Document text:

## Start

Wednesday, October 12, 2011

I'm gonna die. And you can't stop it.

 A12 aka Faith  


- Dean's manning the flashlight again. And does such a wonderful job of it. *nods*

- Dean??!! NOOOOO!!!!!!

- We all know what's most important.

Dean: "You better take care of that car. Or, I swear, I'll haunt your ass."

The Impala, of course.

- Doctor: "We've done all we can."  What??? No!!! Save Dean!

- Dean's new number: 866-907-3235. 

- Man, Dean looks good in that hoodie.

- Cue Sam to the rescue. :)

- Oh look at that. Two empty seats on the aisle. How convenient.

- Dean: "Why? Why me? Out of all the sick people, why save me?"

So heartbreaking.

- Mrs. Rourke: "Why do you deserve to live more than my daughter?"

OK, lady, that doesn't help. Dean doesn't believe he's worth saving as it is. He doesn't need you saying thing like that.

- I think Dean should've told Layla what was going on. It would be easier for her to accept everything if she knew.

- Dean was running from the cops.

- That reaper smiling, funniest thing ever. lol

- Dean: "We did the right thing here, didn't we?"
Sam: "Of course we did."
Dean: "Didn't feel like it."

When it comes to doing the right thing, it seldom feels like it.

- Layla: "If you're gonna have faith, you can't just have it when the miracles happen. You have to have it when they don't."

That's kinda a definition of faith.

- Dean: "You know, I'm not much of the prayin' type. But I'm gonna pray for you.
Layla: "Well. There's a miracle right there."

- Twelve down, 117+ to go.





Dude, you fugly

 A11 aka Scarecrow  


- Nooo!! What's with the compulsive putting on of a T-shirt, Dean?
That right there is why I don't like Jessica Alba. She made Alec put on a T-shirt. (lol Not really, no. I mean, I don't like her, but it's not because of that.)

- Dean: "He's given us an order."

## End

Stored data:

## Start

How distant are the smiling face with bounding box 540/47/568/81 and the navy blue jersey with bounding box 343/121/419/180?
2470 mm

## End

Carry on the Supernatural episode recap from its final line.

Exercise output:
Sam: "I don't care." Go, Sam. lol

Sam: "I don't understand the blind faith you have in the man. I mean, it's like you don't even question him."
Dean: "Yeah, it's called being a good son."

Dean doesn't question his dad. And that's what I hold against John. I mean, yes, obviously, it was a good thing that he taught his sons how to fight, but he conditioned Dean and practically stopped him from using his own head. If John says something, Dean just does it. No questions asked.

- Dean: "My name's John Bonham."
Scotty: "Isn't that the drummer for Led Zeppelin?"

LMAO. Dean's always using names of famous people and he always gets away with it. And now he came to the boonies (Emily's words, not mine) and a hick caught him in a lie.

- I'm sorry, but small towns creep me out.

- Run, Dean, run. And then run some more. :D

- Dean: "I'm proud of you, Sammy."

- Meg: "Sam, come with me to California."
Sam: "I can't. I'm sorry."
Meg: "Why not?"
Sam: "He's my family."

Awww. Just awww.

- Emily: "I don't understand. They're gonna kill us?"
Dean: "Sacrifice us. Which is, I don't know, classier, I guess?"

- Dean: "I hope your apple pie is freakin' worth it!"

It's not. Maybe if it was some other kind of pie... No, no. It's Dean. Definitely not worth it.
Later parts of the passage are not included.